#### EXERCISE REQUIREMENTS:
Give the items below as a numbered list with the blank lines left out.
====== THE INPUT ======
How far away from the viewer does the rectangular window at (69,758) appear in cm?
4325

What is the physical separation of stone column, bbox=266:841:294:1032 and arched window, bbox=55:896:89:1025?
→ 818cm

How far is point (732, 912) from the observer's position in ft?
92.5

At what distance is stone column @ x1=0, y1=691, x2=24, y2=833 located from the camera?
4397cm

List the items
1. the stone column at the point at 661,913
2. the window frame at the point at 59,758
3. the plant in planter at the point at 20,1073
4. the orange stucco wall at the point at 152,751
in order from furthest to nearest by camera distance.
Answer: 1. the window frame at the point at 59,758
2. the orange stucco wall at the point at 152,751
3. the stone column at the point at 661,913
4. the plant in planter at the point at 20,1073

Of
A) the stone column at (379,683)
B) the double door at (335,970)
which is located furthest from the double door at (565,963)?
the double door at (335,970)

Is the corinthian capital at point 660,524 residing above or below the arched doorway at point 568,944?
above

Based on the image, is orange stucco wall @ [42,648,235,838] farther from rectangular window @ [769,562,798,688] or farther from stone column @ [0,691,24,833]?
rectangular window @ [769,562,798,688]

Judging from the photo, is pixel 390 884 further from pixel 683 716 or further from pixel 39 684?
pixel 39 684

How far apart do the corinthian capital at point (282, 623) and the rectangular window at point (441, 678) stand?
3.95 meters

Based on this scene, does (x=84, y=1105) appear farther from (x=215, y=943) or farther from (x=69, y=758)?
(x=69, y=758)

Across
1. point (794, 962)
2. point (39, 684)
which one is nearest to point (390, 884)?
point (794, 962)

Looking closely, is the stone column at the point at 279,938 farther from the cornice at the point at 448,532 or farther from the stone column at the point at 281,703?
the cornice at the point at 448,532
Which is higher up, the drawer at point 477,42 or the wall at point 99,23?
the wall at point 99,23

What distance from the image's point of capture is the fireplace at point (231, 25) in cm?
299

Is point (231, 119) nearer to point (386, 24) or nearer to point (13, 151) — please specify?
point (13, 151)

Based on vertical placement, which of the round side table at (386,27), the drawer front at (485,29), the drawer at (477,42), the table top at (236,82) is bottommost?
======
#### WRITTEN RESPONSE:
1. How far away from the viewer does the rectangular window at (69,758) appear in cm?
2. 4325
3. What is the physical separation of stone column, bbox=266:841:294:1032 and arched window, bbox=55:896:89:1025?
4. → 818cm
5. How far is point (732, 912) from the observer's position in ft?
6. 92.5
7. At what distance is stone column @ x1=0, y1=691, x2=24, y2=833 located from the camera?
8. 4397cm
9. List the items
10. 1. the stone column at the point at 661,913
11. 2. the window frame at the point at 59,758
12. 3. the plant in planter at the point at 20,1073
13. 4. the orange stucco wall at the point at 152,751
14. in order from furthest to nearest by camera distance.
15. Answer: 1. the window frame at the point at 59,758
16. 2. the orange stucco wall at the point at 152,751
17. 3. the stone column at the point at 661,913
18. 4. the plant in planter at the point at 20,1073
19. Of
20. A) the stone column at (379,683)
21. B) the double door at (335,970)
22. which is located furthest from the double door at (565,963)?
23. the double door at (335,970)
24. Is the corinthian capital at point 660,524 residing above or below the arched doorway at point 568,944?
25. above
26. Based on the image, is orange stucco wall @ [42,648,235,838] farther from rectangular window @ [769,562,798,688] or farther from stone column @ [0,691,24,833]?
27. rectangular window @ [769,562,798,688]
28. Judging from the photo, is pixel 390 884 further from pixel 683 716 or further from pixel 39 684?
29. pixel 39 684
30. How far apart do the corinthian capital at point (282, 623) and the rectangular window at point (441, 678) stand?
31. 3.95 meters
32. Based on this scene, does (x=84, y=1105) appear farther from (x=215, y=943) or farther from (x=69, y=758)?
33. (x=69, y=758)
34. Across
35. 1. point (794, 962)
36. 2. point (39, 684)
37. which one is nearest to point (390, 884)?
38. point (794, 962)
39. Looking closely, is the stone column at the point at 279,938 farther from the cornice at the point at 448,532 or farther from the stone column at the point at 281,703?
40. the cornice at the point at 448,532
41. Which is higher up, the drawer at point 477,42 or the wall at point 99,23?
42. the wall at point 99,23
43. What distance from the image's point of capture is the fireplace at point (231, 25) in cm?
44. 299
45. Is point (231, 119) nearer to point (386, 24) or nearer to point (13, 151) — please specify?
46. point (13, 151)
47. Based on vertical placement, which of the round side table at (386,27), the drawer front at (485,29), the drawer at (477,42), the table top at (236,82) is bottommost?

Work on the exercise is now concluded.